Software giant Intuit (NASDAQ:INTU) doesn't compete in many markets, but where it does, it dominates. Small-business owners are probably intimately familiar with QuickBooks, while those willing to prepare their own tax returns have likely heard of TurboTax and may have used it extensively.
But what of Intuit's actual business? These three charts will give investors insight into the company, what factors make it tick, and what figures influence its share performance.

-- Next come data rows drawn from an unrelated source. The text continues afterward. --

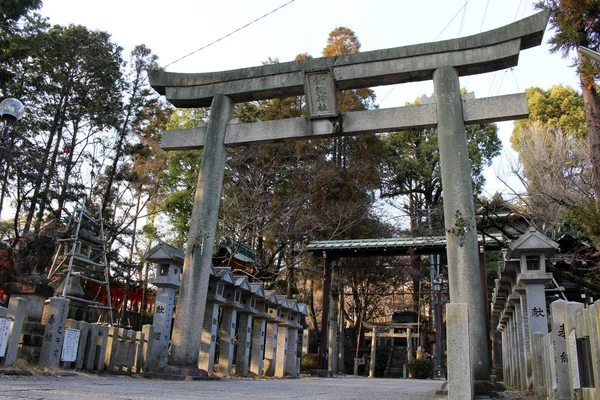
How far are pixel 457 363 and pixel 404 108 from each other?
18.7 feet

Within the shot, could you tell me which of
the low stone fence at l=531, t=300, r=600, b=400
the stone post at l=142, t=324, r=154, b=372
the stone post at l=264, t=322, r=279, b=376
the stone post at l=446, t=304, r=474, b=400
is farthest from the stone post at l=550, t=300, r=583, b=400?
the stone post at l=264, t=322, r=279, b=376

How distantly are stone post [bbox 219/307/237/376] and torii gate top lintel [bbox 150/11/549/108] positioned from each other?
195 inches

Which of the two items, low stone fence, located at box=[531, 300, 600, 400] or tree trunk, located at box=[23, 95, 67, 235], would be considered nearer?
low stone fence, located at box=[531, 300, 600, 400]

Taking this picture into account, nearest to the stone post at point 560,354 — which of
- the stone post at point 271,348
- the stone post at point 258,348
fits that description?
the stone post at point 258,348

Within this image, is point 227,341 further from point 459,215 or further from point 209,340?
point 459,215

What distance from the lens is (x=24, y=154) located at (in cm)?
1720

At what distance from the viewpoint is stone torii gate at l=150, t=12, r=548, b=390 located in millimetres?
7414

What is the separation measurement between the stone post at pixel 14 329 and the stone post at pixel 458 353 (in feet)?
19.1

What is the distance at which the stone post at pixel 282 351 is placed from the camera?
13.2m

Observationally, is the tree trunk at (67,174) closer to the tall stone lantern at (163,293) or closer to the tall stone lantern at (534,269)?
the tall stone lantern at (163,293)

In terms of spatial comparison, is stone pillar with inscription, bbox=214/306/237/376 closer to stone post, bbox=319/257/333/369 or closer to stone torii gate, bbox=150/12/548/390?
stone torii gate, bbox=150/12/548/390

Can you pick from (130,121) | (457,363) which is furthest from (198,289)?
(130,121)

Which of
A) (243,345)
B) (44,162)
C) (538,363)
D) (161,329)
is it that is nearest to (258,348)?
(243,345)

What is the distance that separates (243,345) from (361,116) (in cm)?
663
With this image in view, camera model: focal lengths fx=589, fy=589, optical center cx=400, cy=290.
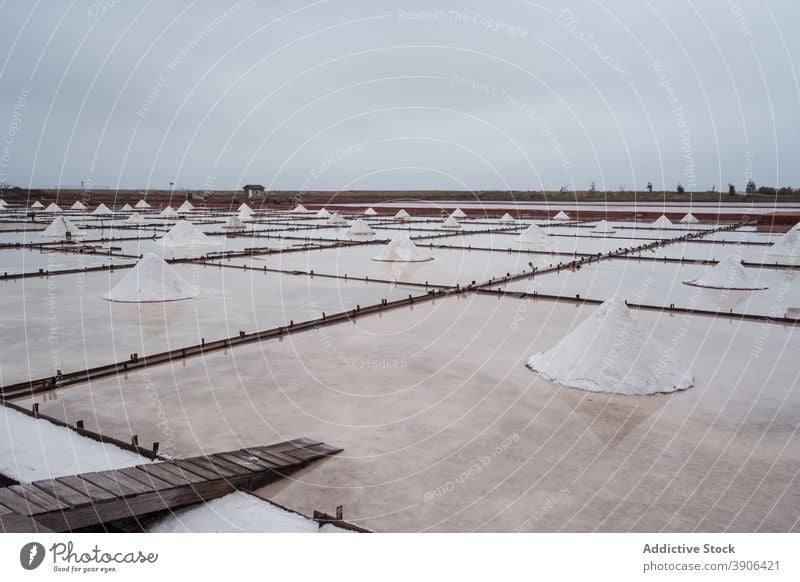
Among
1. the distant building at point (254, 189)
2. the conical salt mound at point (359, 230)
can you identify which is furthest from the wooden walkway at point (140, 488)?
the distant building at point (254, 189)

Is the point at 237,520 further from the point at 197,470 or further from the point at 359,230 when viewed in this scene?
the point at 359,230

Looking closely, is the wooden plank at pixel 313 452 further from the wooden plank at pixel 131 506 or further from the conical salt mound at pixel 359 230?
the conical salt mound at pixel 359 230

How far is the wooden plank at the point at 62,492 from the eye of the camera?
345 centimetres

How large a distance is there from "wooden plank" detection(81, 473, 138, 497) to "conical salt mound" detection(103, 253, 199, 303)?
7642 mm

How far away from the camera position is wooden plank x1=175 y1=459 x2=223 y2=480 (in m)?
3.99

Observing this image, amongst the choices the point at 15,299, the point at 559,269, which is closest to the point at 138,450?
the point at 15,299

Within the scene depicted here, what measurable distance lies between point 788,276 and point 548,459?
43.4 ft

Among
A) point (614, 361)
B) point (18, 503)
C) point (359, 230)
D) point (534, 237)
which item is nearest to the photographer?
point (18, 503)

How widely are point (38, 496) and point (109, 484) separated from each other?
39 cm

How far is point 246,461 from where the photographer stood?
436 centimetres

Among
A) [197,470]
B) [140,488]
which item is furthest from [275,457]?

1. The number of subscribers to QuickBooks Online
Intuit, like many other software firms, is in the midst of transition. The QuickBooks desktop application has long been a core staple of many small businesses, helping them keep track of their expenses, manage their bills, and pay their employees. It's been a solid business for Intuit, forming the backbone of its operations. Over the last several years, however, the company has been shifting its focus to QuickBooks Online (QBO), its cloud-based, subscription-based alternative.
The growth of QBO, in the form of additional subscribers, has been a highlight of Intuit's recent earnings reports. By shifting its customers from occasional large application purchases to regular monthly payments, Intuit's revenue should become more predictable over time. It will also gain a deeper relationship with its customers and an ability to service new customers who may have previously balked at the prospect of a large up-front expense. As the following chart shows, the number of QBO subscribers has grown tremendously in recent quarters.
2. Where Intuit's revenue comes from
Intuit's management breaks its business down into several different segments. The following chart offers investors a visual breakdown of the relative importance of Intuit's various businesses to its top line.
As investors can see, Intuit's business is evenly split -- tax accounted for about half the company's sales last year, while its small-business software and services generated most of the remaining revenue. Intuit's consumer tax business is primarily composed of its TurboTax software sales, while its pro tax business is made up of software sold to accountants and tax professionals. Intuit's small business desktop segment is dominated by sales of its QuickBooks desktop software and related services, including payroll subscriptions and payment services. The same is true for small-business online, but rather than desktop applications, customers are using QBO and its related services.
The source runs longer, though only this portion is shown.